┌─ Selected extract

Of course, it's relatively easy for networks to offer make-goods; they simply give advertisers available ad inventory on their schedules. But producers generally don't own ad inventory, so what do they have to offer?

Here's where Vandegrift gets creative. If a program in which a brand appears doesn't deliver the contracted X number of verbal mentions and Y number of visual occurrences, Vandegrift and his team integrate the advertiser into the next slate of episodes. For example, marketers at Alienware, a Matrixx computing client, were not satisfied with their brand integration in season two of the A&E show "Growing Up Gotti." So Vandegrift and his team "modified [and transferred] the integration agreement to season three," he says.

If a program is not renewed for additional episodes, Vandegrift will shift a client to another production with similar demographics. For example, Vandegrift and his crew had secured integration in the original season of Bravo's "Blow Out" for their client Fuze, a beverage brand targeted mainly at women. At the eleventh hour, the deal fell through, and the client had already incurred significant shipping expenses. A nimble-footed Vandegrift quickly shifted the brand over to a New Line Cinema feature film "The Scorned," also targeted at women. As a result, Fuze will get exposure in theaters, in a subsequent cable broadcast on E! Entertainment, and in the DVD release. Both the Alienware and Fuze deals were not contingent upon a media buy, which made these deals easy propositions compared to guarantees that involve an ad sales component.

└─
┌─ Supplied data

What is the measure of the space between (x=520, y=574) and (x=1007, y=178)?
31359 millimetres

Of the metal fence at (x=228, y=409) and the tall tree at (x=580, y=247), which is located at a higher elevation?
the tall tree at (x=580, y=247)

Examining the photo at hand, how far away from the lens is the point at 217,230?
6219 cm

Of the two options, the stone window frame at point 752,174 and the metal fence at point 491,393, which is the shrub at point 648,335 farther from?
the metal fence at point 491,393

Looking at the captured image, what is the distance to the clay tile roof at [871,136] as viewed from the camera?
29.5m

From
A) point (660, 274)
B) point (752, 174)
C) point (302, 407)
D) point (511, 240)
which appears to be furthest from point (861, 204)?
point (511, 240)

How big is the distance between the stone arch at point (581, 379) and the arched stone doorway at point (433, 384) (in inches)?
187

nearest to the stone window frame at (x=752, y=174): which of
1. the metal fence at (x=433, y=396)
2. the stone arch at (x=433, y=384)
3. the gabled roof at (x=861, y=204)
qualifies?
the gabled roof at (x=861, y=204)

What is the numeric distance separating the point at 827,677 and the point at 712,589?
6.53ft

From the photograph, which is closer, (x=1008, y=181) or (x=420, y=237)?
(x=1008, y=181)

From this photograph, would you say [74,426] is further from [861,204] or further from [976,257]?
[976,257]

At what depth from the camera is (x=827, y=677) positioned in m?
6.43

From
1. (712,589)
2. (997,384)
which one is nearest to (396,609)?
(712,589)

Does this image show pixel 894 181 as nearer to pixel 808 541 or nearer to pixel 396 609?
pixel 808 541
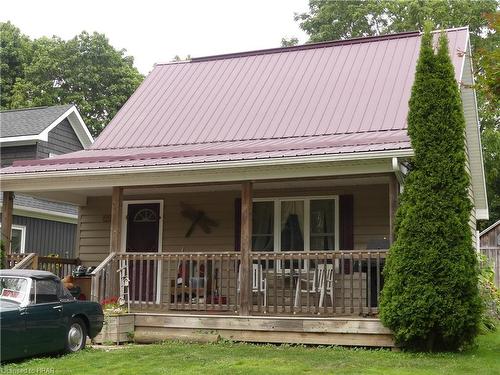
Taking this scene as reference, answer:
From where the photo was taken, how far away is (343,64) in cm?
1534

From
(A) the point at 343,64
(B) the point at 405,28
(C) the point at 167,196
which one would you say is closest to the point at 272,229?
(C) the point at 167,196

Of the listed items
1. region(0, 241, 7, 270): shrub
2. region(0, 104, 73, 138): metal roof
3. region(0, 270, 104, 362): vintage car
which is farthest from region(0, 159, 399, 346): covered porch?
region(0, 104, 73, 138): metal roof

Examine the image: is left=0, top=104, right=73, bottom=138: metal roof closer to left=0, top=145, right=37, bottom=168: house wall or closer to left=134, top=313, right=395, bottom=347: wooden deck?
left=0, top=145, right=37, bottom=168: house wall

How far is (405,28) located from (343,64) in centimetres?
1629

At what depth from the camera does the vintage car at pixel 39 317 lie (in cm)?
820

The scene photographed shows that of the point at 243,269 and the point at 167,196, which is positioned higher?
the point at 167,196

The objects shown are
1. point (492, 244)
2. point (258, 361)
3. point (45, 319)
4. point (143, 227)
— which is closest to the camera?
point (258, 361)

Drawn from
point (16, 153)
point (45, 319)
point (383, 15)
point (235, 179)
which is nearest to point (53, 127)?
point (16, 153)

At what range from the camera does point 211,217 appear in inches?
549

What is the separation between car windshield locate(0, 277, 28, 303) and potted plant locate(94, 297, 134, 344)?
7.08 ft

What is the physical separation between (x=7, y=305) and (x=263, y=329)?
3.86 meters

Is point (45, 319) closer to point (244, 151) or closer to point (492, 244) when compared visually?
point (244, 151)

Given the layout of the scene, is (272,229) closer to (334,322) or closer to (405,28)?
(334,322)

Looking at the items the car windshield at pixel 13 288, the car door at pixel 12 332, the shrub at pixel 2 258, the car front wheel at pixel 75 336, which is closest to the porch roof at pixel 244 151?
the shrub at pixel 2 258
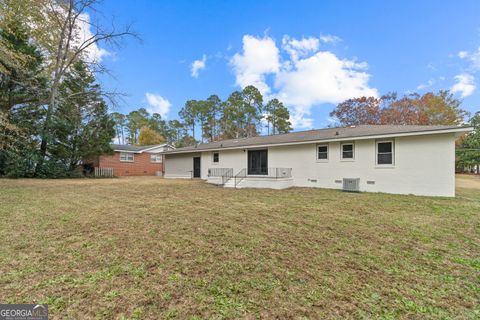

└─

Exercises:
a) In the passage on brand-integration make-goods, which production did Vandegrift move Fuze to after the "Blow Out" deal fell through?
b) Carry on the passage on brand-integration make-goods, picking up after its final sentence.
The records were taken from a separate source that has no connection to the passage on brand-integration make-goods.

Answers to the problems:
a) The New Line Cinema feature film "The Scorned."

b)
Ben Silverman, the irrepressible producer of such brand-supported shows as "The Restaurant" and "Meet Mr. Mom," both on NBC, has pioneered a new model. He and his outfit, the NBC Universal-backed Reveille Co., have convinced network ad sales in some instances to offer audience guarantees on production-integration deals that include media buys.

Silverman's way of doing business, as many people already know, is to create programs funded by advertisers whose brands are integrated into the content. He waives network license fees and controls half the ad inventory for his advertiser clients. Lately, he's been offering advertisers guarantees as part of the package.

Silverman understands how nervous advertising clients can get about committing big budgets to nontraditional ventures. He told us that for integration deals on cable attached to a significant media buy, his make-goods could take the form of spot inventory on the network. That is, of course, as long as the network agrees.

"Whenever I can, specifically in cable, I'll offer make-goods," Silverman says. By going the extra mile to allay client fears about branded entertainment, guys like Silverman and Vandegrift can move the needle forward significantly, both in the business of deal-making and in creating accountability where little to none existed before.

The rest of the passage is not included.